┌─ DOCUMENT
CHAP 7... La République radicale
L'affaire Dreyfus, un épisode marquant de la République. C'est aussi l'arrivée au pouvoir des radicaux.
Elle montre que des forces de transformation sous-jacentes peuvent resurgir,
qu'une affaire qui aurait pu ne pas éclater à pris une ampleur nationale, et que
l'affaire a un héritage.
1) Une affaire d'espionnage
C'est le monde de l'espionnage. Il se trouve
que l'Allemagne a une ambassade et que la femme de ménage est agent secret et qu'elle a
l'habitude de faire les poubelles puis les fait passer au bureau des statistiques
commandé par Henry. Il y
en a un, le "bordereau" qui annonce l'envoi de
documents secrets sur des mouvements de couverture et des
modifications de l'artillerie. Et il prouverait que quelqu'un fait passer des documents.
On soupçonne alors l'Etat-major, seul à posséder une telle variété d'information. A
l'Etat-major, il y a des stagiaires à qui l'on préférerait voir porter le chapeau.
Parmi eux Alfred Dreyfus,
Alsacien et juif. il est convoqué au bureau des statistiques où on lui dicte le
bordereau en octobre 1894.
Dreyfus est
riche, il a hérité de 235 000 francs de son père, et sa femme lui a apporté un dote de
150 000 francs. Ils sont patriotes, n'ont pas besoin d'argent et il est un excellent
élève de l'école militaire. Les trois motifs principaux de trahison ne tiennent pas...
L'accusation repose donc sur la ressemblance d'écriture. On perquisitionne sans résultat chez lui, on fait appel à des
graphologues parmi lesquels on ne trouve pas l'unanimité.
└─
┌─ INFORMATIONS ENREGISTRÉES
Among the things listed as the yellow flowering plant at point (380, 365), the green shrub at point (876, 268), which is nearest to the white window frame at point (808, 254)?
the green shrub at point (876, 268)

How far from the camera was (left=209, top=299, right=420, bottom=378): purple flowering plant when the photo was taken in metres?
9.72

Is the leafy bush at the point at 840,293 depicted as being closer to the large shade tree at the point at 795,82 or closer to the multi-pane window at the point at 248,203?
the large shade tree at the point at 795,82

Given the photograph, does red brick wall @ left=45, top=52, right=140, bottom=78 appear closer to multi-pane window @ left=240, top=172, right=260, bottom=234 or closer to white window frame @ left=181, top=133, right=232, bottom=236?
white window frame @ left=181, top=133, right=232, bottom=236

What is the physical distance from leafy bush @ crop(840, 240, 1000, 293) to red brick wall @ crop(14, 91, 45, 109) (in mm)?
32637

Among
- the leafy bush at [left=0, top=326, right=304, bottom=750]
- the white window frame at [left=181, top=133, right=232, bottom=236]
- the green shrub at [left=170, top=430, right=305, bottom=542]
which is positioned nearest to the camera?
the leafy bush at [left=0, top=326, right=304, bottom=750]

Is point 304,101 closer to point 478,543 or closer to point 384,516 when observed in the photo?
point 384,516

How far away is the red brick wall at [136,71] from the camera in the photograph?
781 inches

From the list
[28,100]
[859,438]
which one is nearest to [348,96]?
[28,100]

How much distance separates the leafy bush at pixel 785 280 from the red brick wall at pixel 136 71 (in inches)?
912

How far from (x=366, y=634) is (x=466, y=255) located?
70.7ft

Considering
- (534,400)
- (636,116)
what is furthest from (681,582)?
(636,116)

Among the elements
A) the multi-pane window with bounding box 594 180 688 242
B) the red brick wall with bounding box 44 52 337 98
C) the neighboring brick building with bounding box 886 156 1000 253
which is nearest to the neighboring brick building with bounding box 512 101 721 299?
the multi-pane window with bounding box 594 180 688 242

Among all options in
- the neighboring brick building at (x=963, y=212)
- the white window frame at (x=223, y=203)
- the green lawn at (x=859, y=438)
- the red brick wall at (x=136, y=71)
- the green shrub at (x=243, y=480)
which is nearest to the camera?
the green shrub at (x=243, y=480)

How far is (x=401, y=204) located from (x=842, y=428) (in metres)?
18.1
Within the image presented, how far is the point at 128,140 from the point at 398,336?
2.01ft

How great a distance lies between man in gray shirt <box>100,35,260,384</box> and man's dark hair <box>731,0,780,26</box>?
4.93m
└─
CONSIGNES DE L'EXERCICE ▸
[a] Relevez toutes les démarches de l'enquête visant Alfred Dreyfus que mentionne le texte sur l'affaire Dreyfus.
[b] Indiquez si chacune des affirmations suivantes concorde avec le texte sur l'affaire Dreyfus, en citant à l'appui les mots décisifs du texte.
(i) La femme de ménage de l'ambassade d'Allemagne est agent secret.
(ii) Dreyfus a hérité de 150 000 francs de son père.
(iii) Les graphologues consultés sont unanimes.
[c] Poursuivez le texte sur l'affaire Dreyfus après sa dernière phrase.

RÉSULTATS DES CONSIGNES ▸
[a]
- Il est convoqué au bureau des statistiques.
- On lui dicte le bordereau, en octobre 1894.
- On perquisitionne chez lui, sans résultat.
- On fait appel à des graphologues.

[b]
(i) Oui : « la femme de ménage est agent secret ».
(ii) Non : « il a hérité de 235 000 francs de son père ».
(iii) Non : « graphologues parmi lesquels on ne trouve pas l'unanimité ».

[c]
En haut
lieu, on veut étouffer l'affaire et on projette d'envoyer Dreyfus en Tunisie.
Seulement,
il se trouve que Henry aime bien
la libre parole de Drumont, et
il lui envoie un billet expliquant sa vérité.
2) Une affaire publique
Drumont
titre : "inculpation d'un officier juif coupable de haute trahison".
Le 19 décembre 1894, Dreyfus est condamné à la dégradation
militaire et à l'exil. Un homme, seul, se dresse : Alfred Matthieu. Au même moment, le nouveau
chef des renseignements, Picquart,
reçoit un billet volé à l'ambassade d'Allemagne adressé à Esterhazy. C'est un joueur criblé de dette
et son écriture ressemble à celle du billet. Picquart demande la révision du procès. Chose refusée et on l'éloigne.
Dreyfus
s'est rapproché de Bernard Lézard. On publie un mémoire envoyé à tous les parlementaires. Et un petit
nombre "d'intellectuels" prennent parti pour Dreyfus : Charles Péguy, Anatole
France, Georges Clemenceau, Lucien Herr.
Ces gens de notoriété s'engagent ; l'affaire s'étale et fait l'objet de polémique. Esterhazy est suspecté, passe en conseil de
guerre en janvier 1798 ; il est acquitté. Picquart est arrêté et accusé de falsification de documents. Le rapport de
force est défavorable à Dreyfus.
3) Une affaire politique
C'est là
que Zola publie "J'accuse"
dans l'Aurore de Clémenceau. On vend à 300 000 exemplaires. Zola passe en procès et donne une tonalité politique au procès : la France
sera-t-elle celles des droits de l'Homme et de la justice ? . Il est condamné à un an de
prison et trois mille francs d'amende. C'est le maximum.
En 1898,
la majorité est contre Dreyfus ; il faudra toute l'énergie des intellectuels pour
renverser l'affaire.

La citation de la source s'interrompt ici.